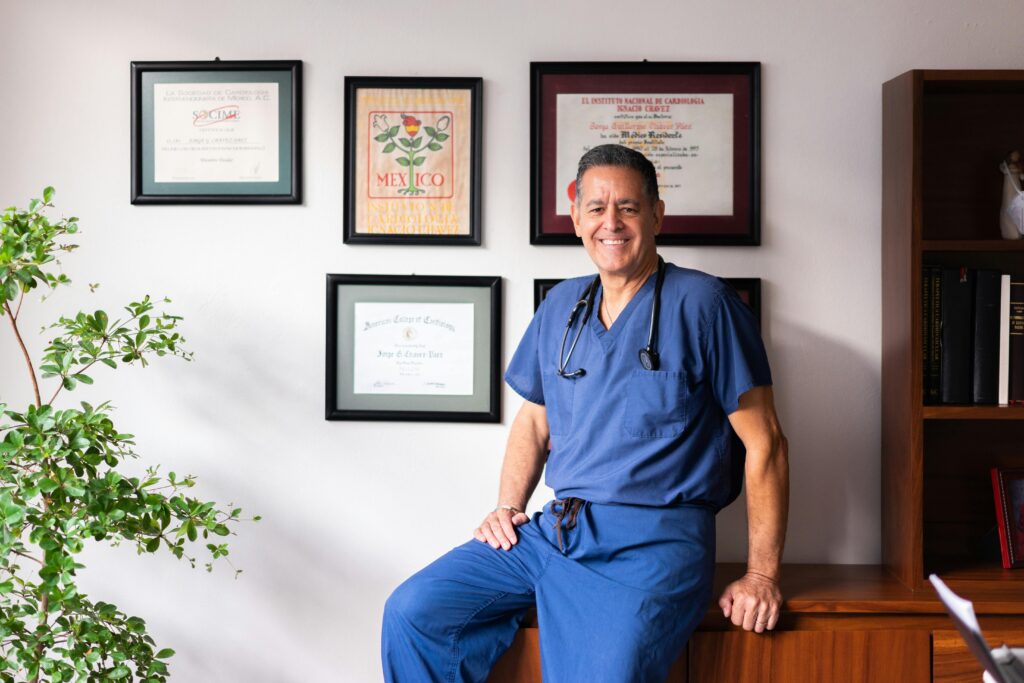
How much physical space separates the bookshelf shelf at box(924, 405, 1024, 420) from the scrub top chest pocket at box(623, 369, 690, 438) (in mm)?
556

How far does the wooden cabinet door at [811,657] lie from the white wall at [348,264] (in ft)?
1.33

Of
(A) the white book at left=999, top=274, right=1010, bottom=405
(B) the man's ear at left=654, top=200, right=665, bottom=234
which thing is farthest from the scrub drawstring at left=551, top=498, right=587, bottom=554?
(A) the white book at left=999, top=274, right=1010, bottom=405

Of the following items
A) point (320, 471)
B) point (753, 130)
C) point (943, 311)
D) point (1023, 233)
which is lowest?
point (320, 471)

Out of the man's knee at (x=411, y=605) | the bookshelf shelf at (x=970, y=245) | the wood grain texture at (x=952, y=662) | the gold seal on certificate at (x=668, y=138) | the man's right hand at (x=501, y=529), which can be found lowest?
the wood grain texture at (x=952, y=662)

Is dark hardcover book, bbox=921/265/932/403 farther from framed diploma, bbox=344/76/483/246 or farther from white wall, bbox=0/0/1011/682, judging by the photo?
framed diploma, bbox=344/76/483/246

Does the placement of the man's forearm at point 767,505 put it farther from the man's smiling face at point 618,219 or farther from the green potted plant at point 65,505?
the green potted plant at point 65,505

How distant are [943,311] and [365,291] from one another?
4.35ft

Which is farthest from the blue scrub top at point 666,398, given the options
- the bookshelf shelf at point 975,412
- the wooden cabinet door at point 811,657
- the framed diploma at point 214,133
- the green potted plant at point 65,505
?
the framed diploma at point 214,133

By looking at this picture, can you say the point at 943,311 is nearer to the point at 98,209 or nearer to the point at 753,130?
the point at 753,130

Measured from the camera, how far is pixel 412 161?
2.20m

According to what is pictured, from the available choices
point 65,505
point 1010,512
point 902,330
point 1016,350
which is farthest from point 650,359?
point 65,505

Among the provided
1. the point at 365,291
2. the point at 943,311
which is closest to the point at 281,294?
the point at 365,291

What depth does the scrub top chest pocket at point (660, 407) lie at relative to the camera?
5.84ft

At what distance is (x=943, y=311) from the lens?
6.39ft
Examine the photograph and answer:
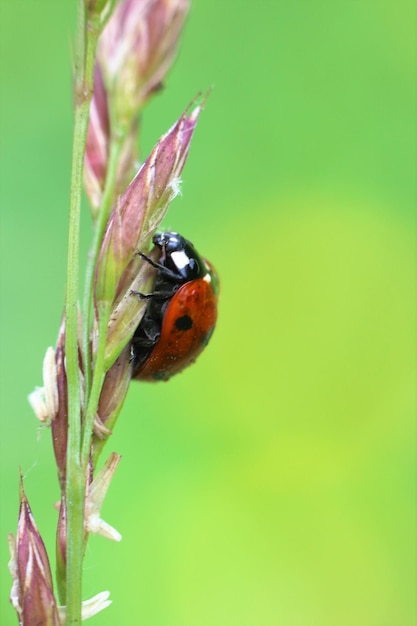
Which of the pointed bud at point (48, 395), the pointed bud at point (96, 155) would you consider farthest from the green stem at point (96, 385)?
the pointed bud at point (96, 155)

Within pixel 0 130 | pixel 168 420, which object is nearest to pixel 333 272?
pixel 168 420

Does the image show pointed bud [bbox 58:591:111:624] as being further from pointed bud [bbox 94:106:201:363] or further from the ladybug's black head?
the ladybug's black head

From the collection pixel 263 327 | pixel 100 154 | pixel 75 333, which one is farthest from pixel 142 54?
pixel 263 327

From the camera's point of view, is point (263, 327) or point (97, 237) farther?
point (263, 327)

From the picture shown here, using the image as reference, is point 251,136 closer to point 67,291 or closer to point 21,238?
point 21,238

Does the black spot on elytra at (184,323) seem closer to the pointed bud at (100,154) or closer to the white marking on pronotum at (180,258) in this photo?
the white marking on pronotum at (180,258)

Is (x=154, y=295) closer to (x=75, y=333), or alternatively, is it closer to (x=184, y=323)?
(x=184, y=323)
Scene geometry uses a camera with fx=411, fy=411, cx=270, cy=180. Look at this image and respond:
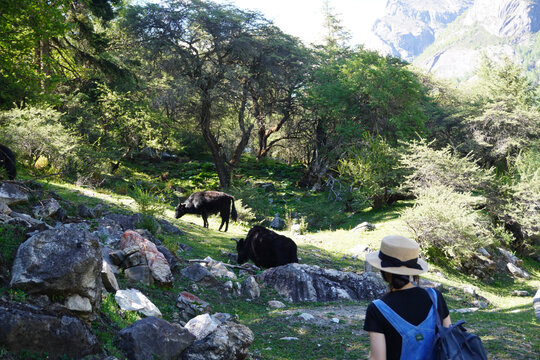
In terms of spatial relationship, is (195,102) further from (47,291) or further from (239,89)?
(47,291)

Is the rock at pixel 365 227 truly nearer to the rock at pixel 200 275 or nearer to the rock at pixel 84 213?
the rock at pixel 200 275

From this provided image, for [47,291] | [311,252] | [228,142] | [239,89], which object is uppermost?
[239,89]

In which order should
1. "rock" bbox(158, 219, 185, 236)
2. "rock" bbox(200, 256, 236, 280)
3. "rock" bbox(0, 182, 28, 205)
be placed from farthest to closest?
"rock" bbox(158, 219, 185, 236) → "rock" bbox(200, 256, 236, 280) → "rock" bbox(0, 182, 28, 205)

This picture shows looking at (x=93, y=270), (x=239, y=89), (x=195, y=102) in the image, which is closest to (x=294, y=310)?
(x=93, y=270)

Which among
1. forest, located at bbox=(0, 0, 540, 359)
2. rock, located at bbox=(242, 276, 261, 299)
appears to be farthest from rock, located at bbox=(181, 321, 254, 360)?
forest, located at bbox=(0, 0, 540, 359)

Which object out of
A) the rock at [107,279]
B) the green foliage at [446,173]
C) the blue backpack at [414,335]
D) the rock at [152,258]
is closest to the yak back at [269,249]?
the rock at [152,258]

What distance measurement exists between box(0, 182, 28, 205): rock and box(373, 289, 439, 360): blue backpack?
7.18 m

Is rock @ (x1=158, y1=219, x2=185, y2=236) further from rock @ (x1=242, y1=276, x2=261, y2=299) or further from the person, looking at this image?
the person

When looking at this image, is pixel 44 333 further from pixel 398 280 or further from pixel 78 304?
pixel 398 280

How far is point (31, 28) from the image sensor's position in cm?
1210

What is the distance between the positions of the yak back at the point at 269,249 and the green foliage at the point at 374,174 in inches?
429

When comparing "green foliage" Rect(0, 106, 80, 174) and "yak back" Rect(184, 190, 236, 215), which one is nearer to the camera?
"yak back" Rect(184, 190, 236, 215)

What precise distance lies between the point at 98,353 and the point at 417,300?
2803mm

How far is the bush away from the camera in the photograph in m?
14.6
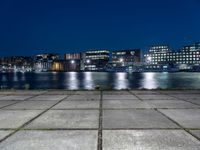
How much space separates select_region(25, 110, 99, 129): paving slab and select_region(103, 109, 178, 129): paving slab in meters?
0.43

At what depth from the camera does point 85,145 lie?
17.1 feet

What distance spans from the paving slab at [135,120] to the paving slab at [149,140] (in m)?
0.64

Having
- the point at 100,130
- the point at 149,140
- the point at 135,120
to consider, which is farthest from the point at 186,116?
the point at 100,130

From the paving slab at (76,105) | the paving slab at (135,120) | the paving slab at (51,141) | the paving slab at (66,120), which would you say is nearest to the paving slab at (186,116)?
the paving slab at (135,120)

+===+

Written task:
Reproduce every record above verbatim, omitting the pictures.

Reply:
How much physical space separates the bookshelf shelf at box(924, 405, 1024, 420) from the scrub top chest pocket at box(623, 369, 690, 438) (in mm)?
556

How far does the wooden cabinet door at [811,657] lie from the white wall at [348,264] (in ft)?
1.33

Of
(A) the white book at left=999, top=274, right=1010, bottom=405
(B) the man's ear at left=654, top=200, right=665, bottom=234
which thing is farthest from the scrub drawstring at left=551, top=498, right=587, bottom=554?
(A) the white book at left=999, top=274, right=1010, bottom=405

Of the following items
A) point (320, 471)
B) point (753, 130)
C) point (943, 311)
D) point (1023, 233)
which is lowest?
point (320, 471)

Out of the man's knee at (x=411, y=605) | the bookshelf shelf at (x=970, y=245) | the wood grain texture at (x=952, y=662) | the gold seal on certificate at (x=668, y=138) | the man's right hand at (x=501, y=529), which can be found lowest?
the wood grain texture at (x=952, y=662)

Is dark hardcover book, bbox=921/265/932/403 farther from framed diploma, bbox=344/76/483/246 or farther from white wall, bbox=0/0/1011/682, judging by the photo?
framed diploma, bbox=344/76/483/246

Does the placement of the man's forearm at point 767,505 put it farther from the man's smiling face at point 618,219 or farther from the green potted plant at point 65,505?
the green potted plant at point 65,505

How distant are [943,311] and [365,291] from one another?
4.35ft

Which is farthest from the blue scrub top at point 666,398, given the options
- the bookshelf shelf at point 975,412
- the wooden cabinet door at point 811,657
- the framed diploma at point 214,133
- the green potted plant at point 65,505
?
the framed diploma at point 214,133

By looking at this picture, can you say the point at 943,311 is nearer to the point at 98,209 or nearer to the point at 753,130?
the point at 753,130

Measured from the camera, how far is pixel 412 161?
2.20m

According to what is pictured, from the available choices
point 65,505
point 1010,512
point 902,330
point 1016,350
which is farthest from point 650,359?
point 65,505

Among the provided
1. the point at 365,291
2. the point at 943,311
which is closest to the point at 281,294?
the point at 365,291

What depth does the scrub top chest pocket at point (660, 407) lie at relative to the camera?
5.84ft

At what distance is (x=943, y=311) from the lens?
6.39ft
Examine the photograph and answer:
Which of the pointed bud at point (48, 395), the pointed bud at point (96, 155) would you consider farthest from the green stem at point (96, 385)?
the pointed bud at point (96, 155)

Within pixel 0 130 | pixel 168 420, which object is nearest to pixel 333 272?
pixel 168 420

Does the image show pointed bud [bbox 58:591:111:624] as being further from pointed bud [bbox 94:106:201:363] or further from the ladybug's black head?
the ladybug's black head

From the collection pixel 263 327 | pixel 100 154 | pixel 75 333, which one is farthest from pixel 142 54?
pixel 263 327

From the camera's point of view, is point (263, 327) or point (97, 237) farther?
point (263, 327)

From the picture shown here, using the image as reference, is point 251,136 closer to point 67,291 or closer to point 21,238?
point 21,238

Does the black spot on elytra at (184,323) seem closer to the pointed bud at (100,154) or closer to the white marking on pronotum at (180,258) in this photo?
the white marking on pronotum at (180,258)

Is (x=154, y=295) closer to (x=75, y=333), or alternatively, is it closer to (x=184, y=323)?
(x=184, y=323)
Scene geometry uses a camera with fx=411, fy=411, cx=270, cy=180. Look at this image and respond:
In terms of spatial relationship, is (195,102) further from (47,291) or further from (239,89)?
(47,291)

Is the rock at pixel 365 227 truly nearer to the rock at pixel 200 275 or nearer to the rock at pixel 84 213?
the rock at pixel 200 275

From this provided image, for [47,291] | [311,252] | [228,142] | [239,89], which object is uppermost?
[239,89]

In which order should
1. "rock" bbox(158, 219, 185, 236)
2. "rock" bbox(200, 256, 236, 280)
3. "rock" bbox(0, 182, 28, 205)
be placed from farthest to closest?
"rock" bbox(158, 219, 185, 236) → "rock" bbox(200, 256, 236, 280) → "rock" bbox(0, 182, 28, 205)

This picture shows looking at (x=93, y=270), (x=239, y=89), (x=195, y=102) in the image, which is closest to (x=294, y=310)?
(x=93, y=270)

Which among
1. forest, located at bbox=(0, 0, 540, 359)
2. rock, located at bbox=(242, 276, 261, 299)
appears to be farthest from rock, located at bbox=(181, 321, 254, 360)?
forest, located at bbox=(0, 0, 540, 359)

Which object out of
A) the rock at [107,279]
B) the green foliage at [446,173]
C) the blue backpack at [414,335]
D) the rock at [152,258]
is closest to the yak back at [269,249]?
the rock at [152,258]

What distance measurement exists between box(0, 182, 28, 205): rock and box(373, 289, 439, 360): blue backpack?
7.18 m

Is rock @ (x1=158, y1=219, x2=185, y2=236) further from rock @ (x1=242, y1=276, x2=261, y2=299) or further from the person, looking at this image?
the person

When looking at this image, is pixel 44 333 further from pixel 398 280 or further from pixel 78 304?
pixel 398 280

How far is point (31, 28) from the image sensor's position in cm?
1210

What is the distance between the positions of the yak back at the point at 269,249 and the green foliage at the point at 374,174 in inches?
429

When comparing "green foliage" Rect(0, 106, 80, 174) and "yak back" Rect(184, 190, 236, 215), which one is nearer to the camera?
"yak back" Rect(184, 190, 236, 215)

What precise distance lies between the point at 98,353 and the point at 417,300?
2803mm

How far is the bush away from the camera in the photograph in m?
14.6
How much space separates select_region(25, 110, 99, 129): paving slab and select_region(103, 109, 178, 129): paving slab in meters?
0.43

At what depth from the camera does point 85,145 lie?
17.1 feet

What distance spans from the paving slab at [135,120] to the paving slab at [149,140] (in m)?
0.64

Having
- the point at 100,130
- the point at 149,140
- the point at 135,120
to consider, which is farthest from the point at 186,116?
the point at 100,130

From the paving slab at (76,105) | the paving slab at (135,120) | the paving slab at (51,141) | the paving slab at (66,120), which would you say is nearest to the paving slab at (186,116)?
the paving slab at (135,120)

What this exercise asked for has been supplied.